I have configured following alert-rules.yml as follows:
groups:
- name: alert.rules
rules:
- alert: HostOutOfMemory
expr: ((node_memory_MemAvailable_bytes / node_memory_MemTotal_bytes) * 100) < 25
for: 5m
labels:
severity: warning
annotations:
summary: "Host out of memory (instance {{ $labels.instance }})"
description: "Node memory is filling up (< 25% left)\n VALUE = {{ $value }}\n LABELS: {{ $labels }}"
- alert: HostOutOfDiskSpace
expr: (sum(node_filesystem_free_bytes) / sum(node_filesystem_size_bytes) * 100) < 30
for: 1s
labels:
severity: warning
annotations:
summary: "Host out of disk space (instance {{ $labels.instance }})"
description: "Disk is almost full (< 30% left)\n VALUE = {{ $value }}\n LABELS: {{ $labels }}"
My alert manager config looks something like this:
route:
receiver: 'teams'
group_wait: 30s
group_interval: 5m
receivers:
- name: 'teams'
webhook_configs:
- url: "http://prom2teams:8089"
send_resolved: true
I am pushing these notifications to MS Teams through prom2teams.
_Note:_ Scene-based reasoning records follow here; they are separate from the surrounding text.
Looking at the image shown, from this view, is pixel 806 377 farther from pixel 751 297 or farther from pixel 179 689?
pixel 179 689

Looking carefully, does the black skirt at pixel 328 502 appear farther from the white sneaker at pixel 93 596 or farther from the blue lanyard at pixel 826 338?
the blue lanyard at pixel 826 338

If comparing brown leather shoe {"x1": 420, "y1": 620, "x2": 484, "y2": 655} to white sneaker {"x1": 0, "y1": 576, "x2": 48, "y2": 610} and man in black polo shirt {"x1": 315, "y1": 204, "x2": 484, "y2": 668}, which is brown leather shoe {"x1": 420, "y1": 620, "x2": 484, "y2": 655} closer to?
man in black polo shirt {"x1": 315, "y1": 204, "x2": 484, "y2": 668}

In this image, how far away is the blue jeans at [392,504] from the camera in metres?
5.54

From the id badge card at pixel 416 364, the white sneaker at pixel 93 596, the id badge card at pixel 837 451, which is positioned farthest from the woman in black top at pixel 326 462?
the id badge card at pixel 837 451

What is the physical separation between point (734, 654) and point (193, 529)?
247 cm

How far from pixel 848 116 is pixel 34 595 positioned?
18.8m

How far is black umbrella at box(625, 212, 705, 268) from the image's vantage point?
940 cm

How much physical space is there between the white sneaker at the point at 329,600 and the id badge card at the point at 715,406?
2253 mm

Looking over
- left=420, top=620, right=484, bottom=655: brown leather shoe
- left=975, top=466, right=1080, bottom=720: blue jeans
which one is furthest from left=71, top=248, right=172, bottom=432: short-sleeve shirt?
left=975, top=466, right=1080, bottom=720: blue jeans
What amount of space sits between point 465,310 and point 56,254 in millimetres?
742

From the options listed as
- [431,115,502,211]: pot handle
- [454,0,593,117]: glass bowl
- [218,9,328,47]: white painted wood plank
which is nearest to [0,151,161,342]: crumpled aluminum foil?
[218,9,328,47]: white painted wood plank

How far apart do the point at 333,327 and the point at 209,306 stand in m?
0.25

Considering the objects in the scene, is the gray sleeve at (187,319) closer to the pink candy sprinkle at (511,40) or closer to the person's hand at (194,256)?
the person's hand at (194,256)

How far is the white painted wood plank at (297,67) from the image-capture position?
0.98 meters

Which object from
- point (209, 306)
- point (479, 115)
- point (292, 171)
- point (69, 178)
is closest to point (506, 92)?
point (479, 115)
These notifications gets displayed in teams as follows:
Note that for "Host out of Memory" alert, it says "In host: node-exporter:9100" , while for "Host out of Disk space" alert, it says "In host: unknown". Why is it so?
Because query
(sum(node_filesystem_free_bytes) / sum(node_filesystem_size_bytes) * 100) < 30
doesn't return label instance
. In fact, it doesn't return any labels.
If you want simply preserve instance
label you can used sum by
instead of sum
:
(sum by (instance) (node_filesystem_free_bytes) / sum by (instance)(node_filesystem_size_bytes) * 100) < 30
But I would argue, that alert without aggregation would much more reasonable, as it will provide detailed information on what caused alert, and also alert will be created if device is over threshold (not like current state where alert is created only if total volume of devices is checked).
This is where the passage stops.